**Assigned task**: Extract, exactly as written, all lines of the material below from the line that includes "family: Bovidae" through its last line.

**Records for processing**:
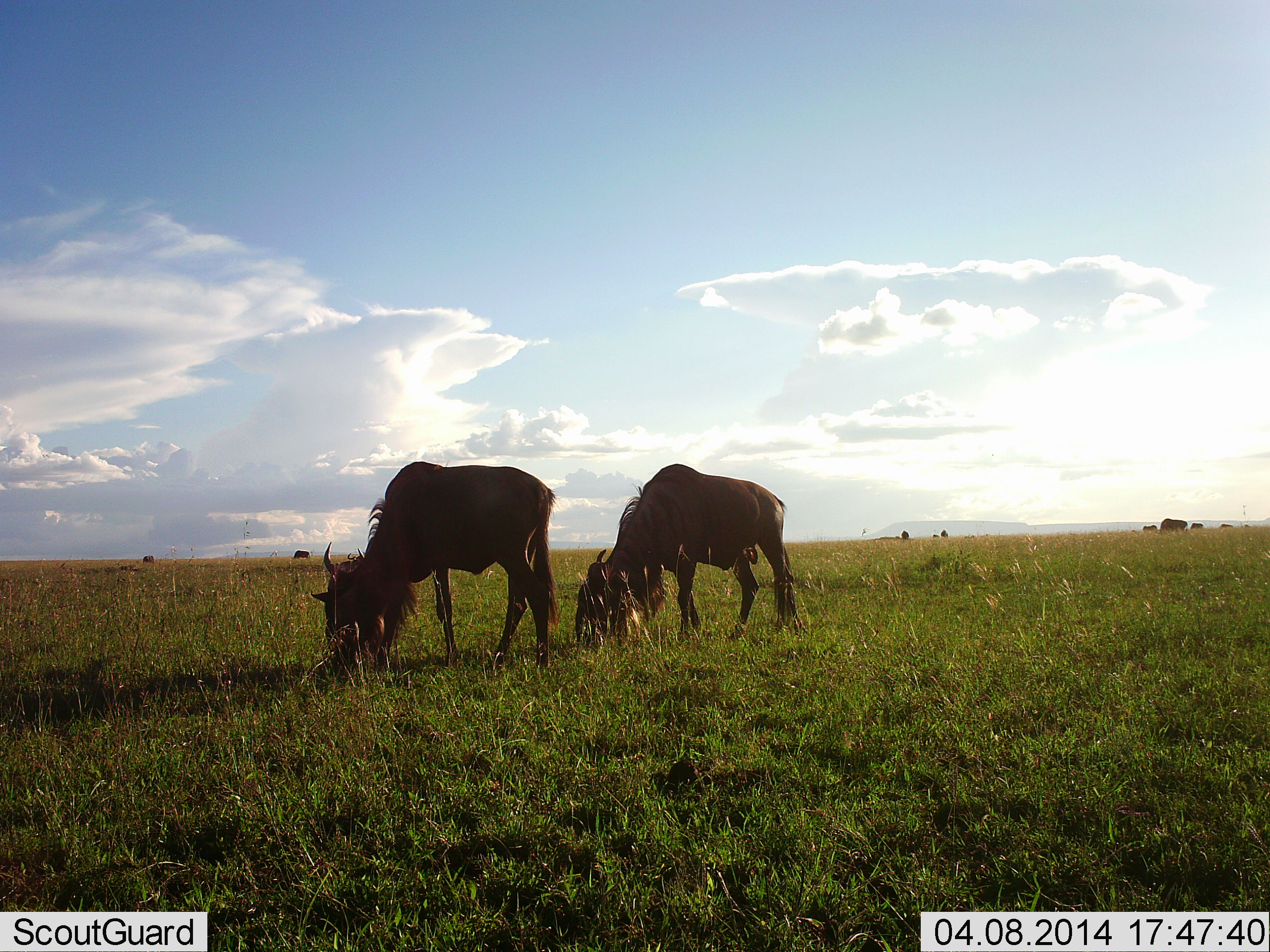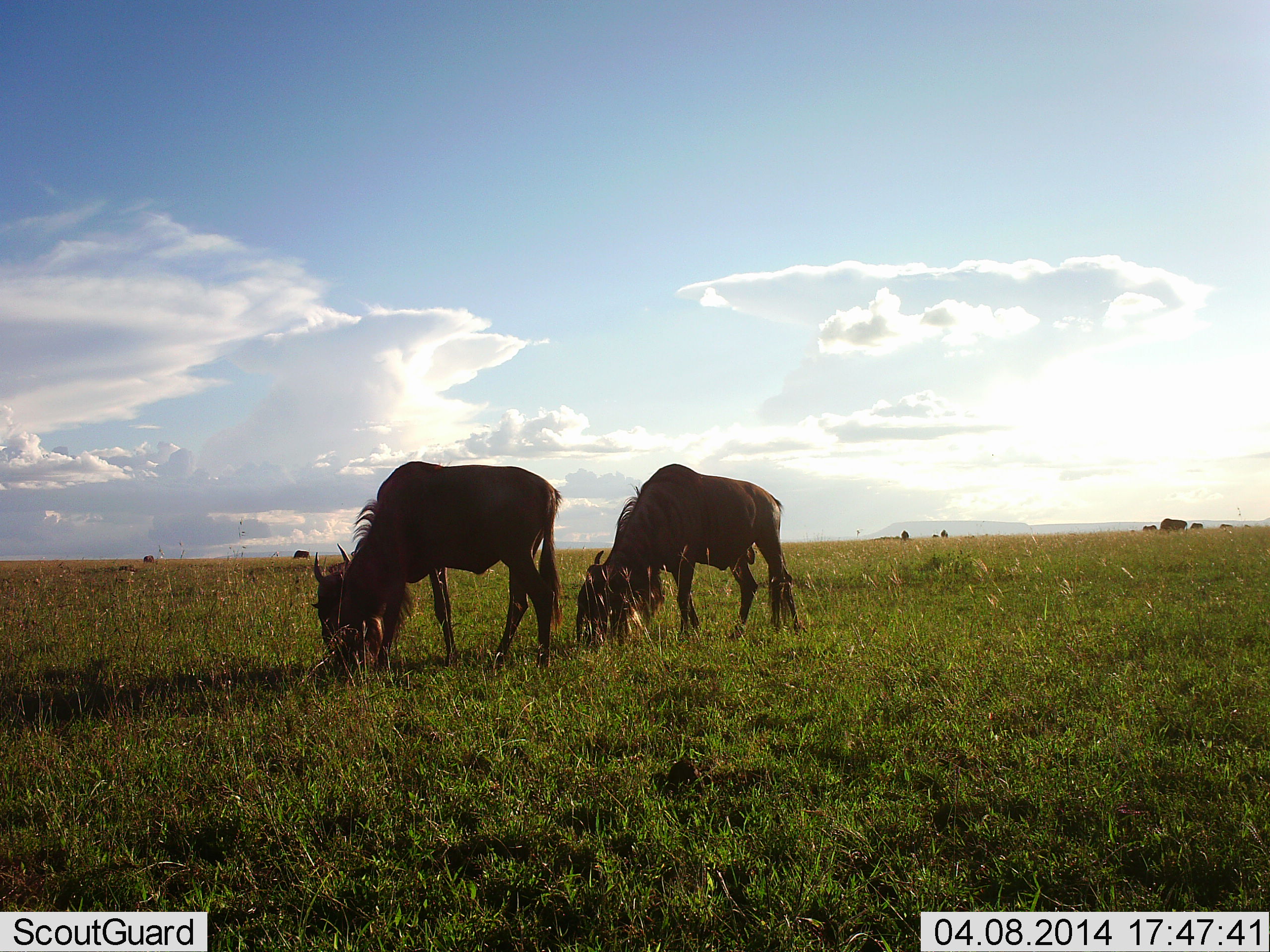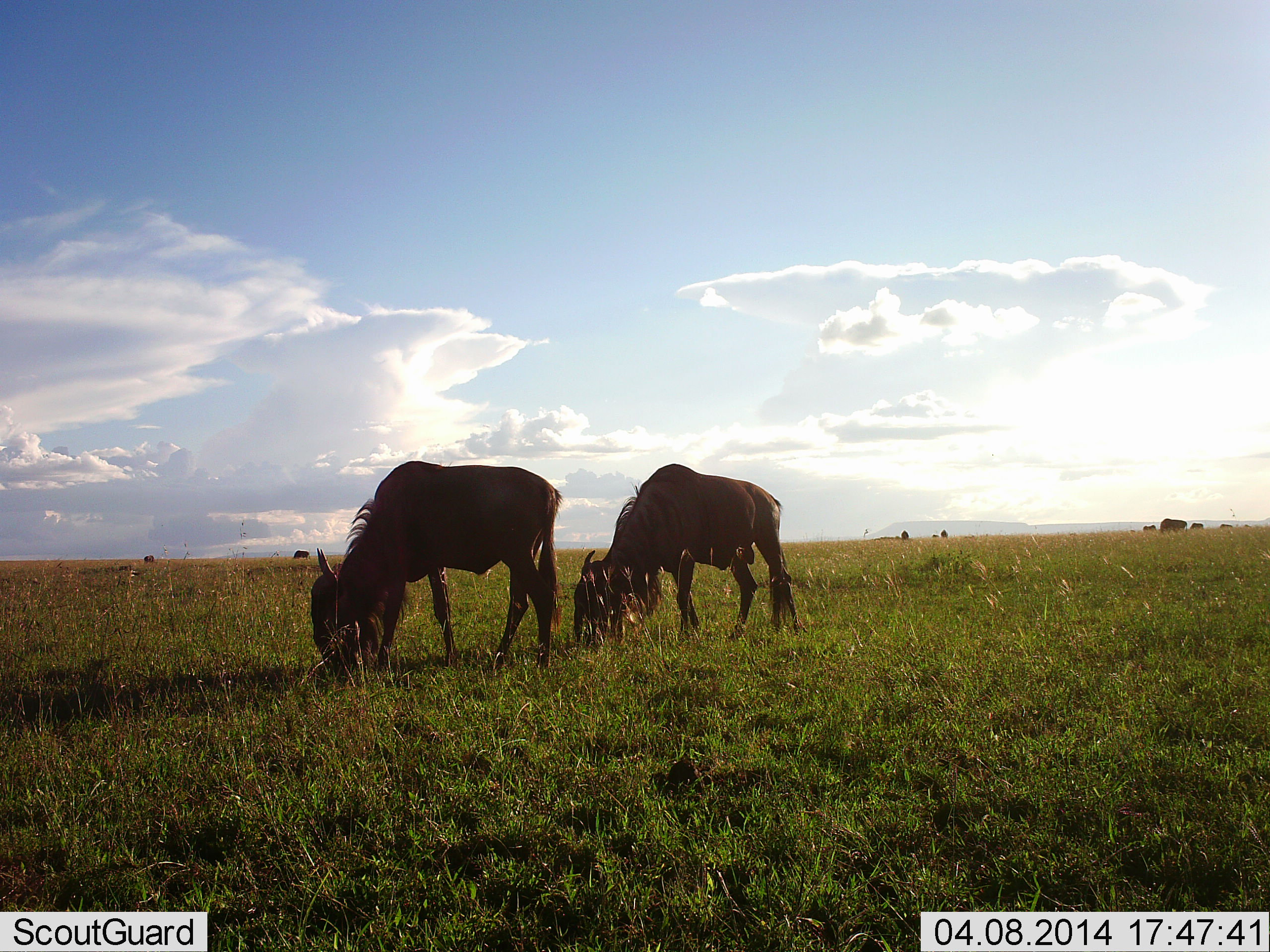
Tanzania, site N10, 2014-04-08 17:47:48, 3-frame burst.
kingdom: Animalia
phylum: Chordata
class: Mammalia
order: Artiodactyla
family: Bovidae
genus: Connochaetes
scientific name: Connochaetes taurinus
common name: blue wildebeest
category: wildebeest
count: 6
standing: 30%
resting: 0%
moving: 0%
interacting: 0%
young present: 0%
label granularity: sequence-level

**Output for this exercise**:
family: Bovidae
genus: Connochaetes
scientific name: Connochaetes taurinus
common name: blue wildebeest
category: wildebeest
count: 6
standing: 30%
resting: 0%
moving: 0%
interacting: 0%
young present: 0%
label granularity: sequence-level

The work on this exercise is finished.